Parsing pipe delimited input in awk

scorpdaddy picture scorpdaddy · Aug 2, 2011 · Viewed 25.3k times · Source

Have seen many posts asking similar question. Can't get it working.

Input looks like:

<field one with spaces>|<field two with spaces>

Trying to parse with awk.

Have tried many variants from excellent posts:

FS = "^[\x00- ]*|[\x00- ]*[|][\x00- ]*|[\x00- ]*$";
FS = "^[\x00- ]*|[\x00- ]*\|[\x00- ]*|[\x00- ]*$";
FS = "^[\x00- ]*|[\x00- ]*\\|[\x00- ]*|[\x00- ]*$";

Still can't get the pipe delimiter to work.

Using CentOS.

Any help?

Answer

shellter picture shellter · Aug 2, 2011
 echo "field one has spaces | field two has spaces" \
 | awk '
   BEGIN {
      FS="|" 
 }
 {
   print $2
   print $1
   # or what ever you want
 }'

 #output

  field two has spaces
  field one has spaces

You can also reduce this to

awk -F'|' {
    print $2
    print $1
}'

Edit Also, not all awks can take a multi-character regex for the FS value.

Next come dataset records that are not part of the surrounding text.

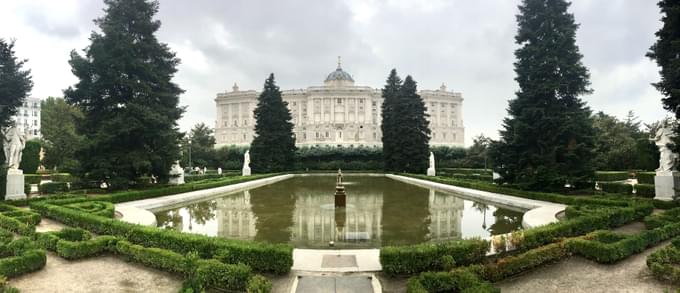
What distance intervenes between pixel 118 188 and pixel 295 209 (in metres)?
8.76

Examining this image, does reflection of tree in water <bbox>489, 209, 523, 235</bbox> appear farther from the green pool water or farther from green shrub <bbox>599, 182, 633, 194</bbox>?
green shrub <bbox>599, 182, 633, 194</bbox>

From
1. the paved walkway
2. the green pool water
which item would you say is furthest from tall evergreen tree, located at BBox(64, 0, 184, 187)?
the paved walkway

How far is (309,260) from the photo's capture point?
641 cm

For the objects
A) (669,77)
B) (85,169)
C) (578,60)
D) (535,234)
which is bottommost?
(535,234)

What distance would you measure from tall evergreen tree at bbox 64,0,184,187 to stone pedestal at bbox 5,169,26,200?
266cm

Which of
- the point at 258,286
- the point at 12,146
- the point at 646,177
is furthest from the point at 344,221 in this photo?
the point at 646,177

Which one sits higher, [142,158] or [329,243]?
[142,158]

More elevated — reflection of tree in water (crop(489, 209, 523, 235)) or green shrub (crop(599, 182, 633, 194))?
green shrub (crop(599, 182, 633, 194))

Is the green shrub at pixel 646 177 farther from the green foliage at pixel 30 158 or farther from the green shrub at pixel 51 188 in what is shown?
the green foliage at pixel 30 158

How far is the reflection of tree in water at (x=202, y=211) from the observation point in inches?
455

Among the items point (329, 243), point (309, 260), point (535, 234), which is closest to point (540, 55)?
point (535, 234)

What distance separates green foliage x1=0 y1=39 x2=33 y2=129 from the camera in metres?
13.5

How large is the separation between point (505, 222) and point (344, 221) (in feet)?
15.3

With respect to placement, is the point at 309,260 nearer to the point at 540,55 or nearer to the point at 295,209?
the point at 295,209
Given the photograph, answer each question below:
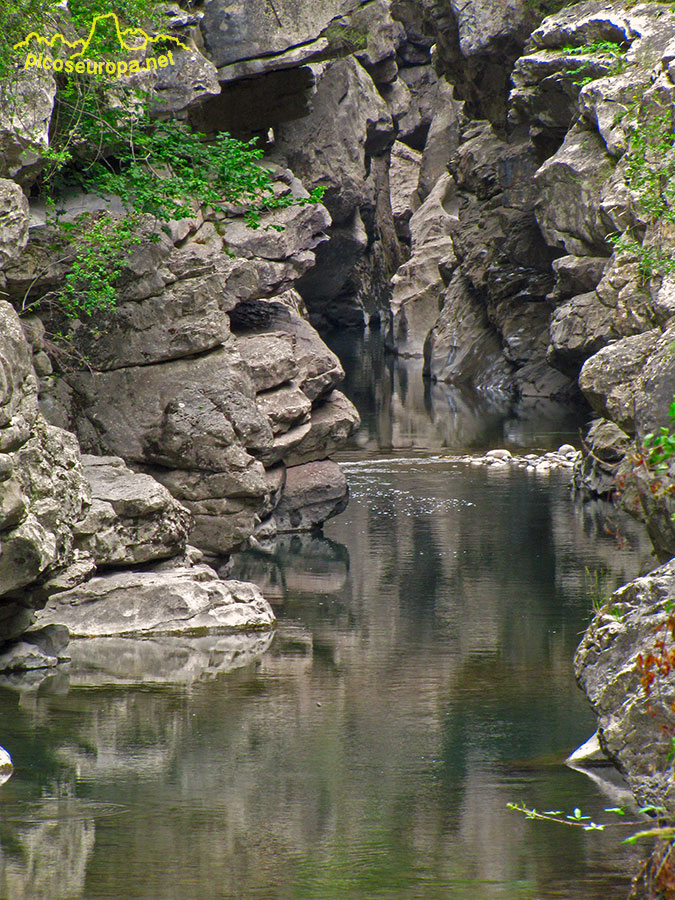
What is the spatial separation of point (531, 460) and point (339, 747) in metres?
23.7

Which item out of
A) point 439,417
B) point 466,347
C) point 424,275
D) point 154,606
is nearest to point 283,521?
point 154,606

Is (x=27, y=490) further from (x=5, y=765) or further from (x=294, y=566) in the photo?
(x=294, y=566)

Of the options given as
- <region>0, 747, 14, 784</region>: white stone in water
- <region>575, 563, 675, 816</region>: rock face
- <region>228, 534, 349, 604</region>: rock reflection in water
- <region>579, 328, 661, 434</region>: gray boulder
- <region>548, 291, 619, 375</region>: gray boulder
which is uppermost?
<region>548, 291, 619, 375</region>: gray boulder

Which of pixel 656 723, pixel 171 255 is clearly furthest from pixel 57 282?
pixel 656 723

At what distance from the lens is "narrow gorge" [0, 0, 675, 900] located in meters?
10.6

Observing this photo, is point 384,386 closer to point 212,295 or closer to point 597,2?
point 597,2

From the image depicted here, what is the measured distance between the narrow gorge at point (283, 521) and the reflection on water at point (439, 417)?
1.45ft

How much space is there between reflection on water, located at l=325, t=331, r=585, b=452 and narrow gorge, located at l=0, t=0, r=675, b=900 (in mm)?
441

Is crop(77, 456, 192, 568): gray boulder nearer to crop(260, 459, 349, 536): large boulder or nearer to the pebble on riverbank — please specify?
crop(260, 459, 349, 536): large boulder

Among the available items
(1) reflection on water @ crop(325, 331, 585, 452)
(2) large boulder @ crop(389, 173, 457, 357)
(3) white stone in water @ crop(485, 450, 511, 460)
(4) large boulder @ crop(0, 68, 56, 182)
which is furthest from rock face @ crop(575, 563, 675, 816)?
(2) large boulder @ crop(389, 173, 457, 357)

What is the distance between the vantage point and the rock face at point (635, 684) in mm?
9164

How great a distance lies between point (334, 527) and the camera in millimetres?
28281

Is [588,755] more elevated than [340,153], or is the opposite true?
[340,153]

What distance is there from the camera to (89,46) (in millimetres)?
22703
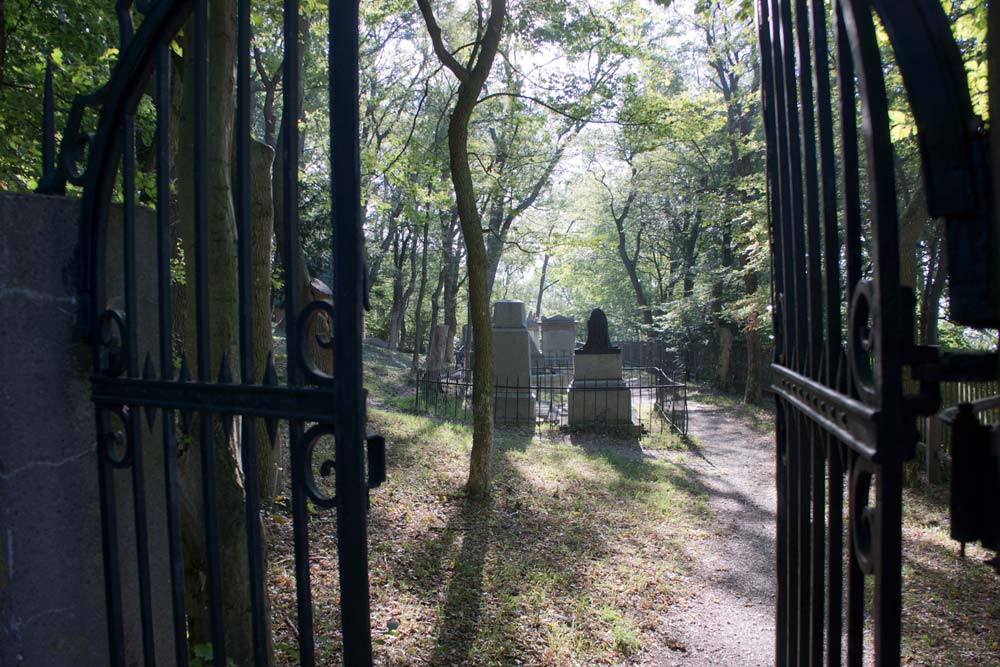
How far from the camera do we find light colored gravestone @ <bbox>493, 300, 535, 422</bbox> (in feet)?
46.4

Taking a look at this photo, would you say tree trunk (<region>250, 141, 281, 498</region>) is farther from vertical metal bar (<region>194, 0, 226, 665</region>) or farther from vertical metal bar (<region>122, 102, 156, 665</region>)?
vertical metal bar (<region>194, 0, 226, 665</region>)

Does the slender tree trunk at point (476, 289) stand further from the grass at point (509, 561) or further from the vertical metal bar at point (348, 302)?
the vertical metal bar at point (348, 302)

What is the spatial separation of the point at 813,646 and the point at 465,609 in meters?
4.07

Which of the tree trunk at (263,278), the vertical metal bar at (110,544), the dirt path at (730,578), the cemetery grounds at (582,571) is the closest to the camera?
the vertical metal bar at (110,544)

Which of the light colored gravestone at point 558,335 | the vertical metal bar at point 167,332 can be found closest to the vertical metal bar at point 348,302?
the vertical metal bar at point 167,332

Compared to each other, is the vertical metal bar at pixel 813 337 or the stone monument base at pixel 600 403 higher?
the vertical metal bar at pixel 813 337

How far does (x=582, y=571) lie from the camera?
6.28 meters

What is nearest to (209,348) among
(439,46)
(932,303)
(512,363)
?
(439,46)

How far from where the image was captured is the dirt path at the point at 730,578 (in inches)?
196

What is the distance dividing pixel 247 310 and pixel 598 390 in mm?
12310

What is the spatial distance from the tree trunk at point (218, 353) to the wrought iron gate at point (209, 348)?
880 millimetres

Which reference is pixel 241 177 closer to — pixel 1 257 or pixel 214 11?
pixel 1 257

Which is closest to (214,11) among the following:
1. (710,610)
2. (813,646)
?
(813,646)

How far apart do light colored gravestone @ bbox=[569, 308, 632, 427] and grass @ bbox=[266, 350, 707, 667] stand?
2967mm
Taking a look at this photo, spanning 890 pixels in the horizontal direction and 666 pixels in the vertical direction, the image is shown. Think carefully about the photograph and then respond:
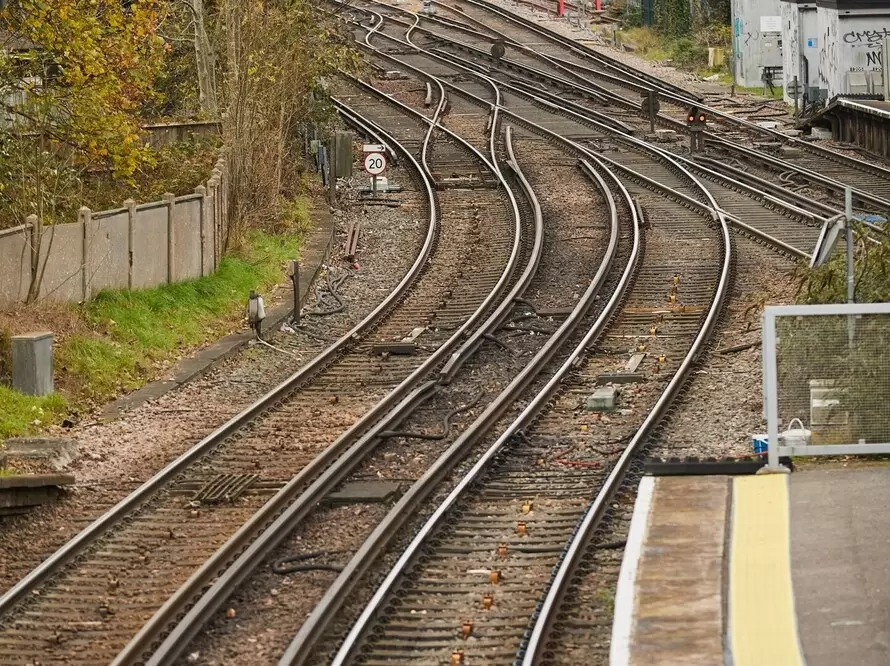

Edit2 Somehow I missed this originally, but I see you are trying to include \x00 in the char classes pre and post of the | char. I assume you mean for \x00 == null char? I don't think you're going to be able to have awk parse a file with null chars embedded. You could prep-rocess your input like

 tr '\x00'   ' ' < file.txt > spacesForNulls.txt 

OR delete them altogether with

tr -d '\x00' < file.txt > deletedNulls.txt

and eliminate that part of your regex. But as above, some awk don't support regex for the FS value. And, I don't use the tr trick very much, you may find that it requires a slightly different notation for the null char, depending on your version of tr.

I hope this helps.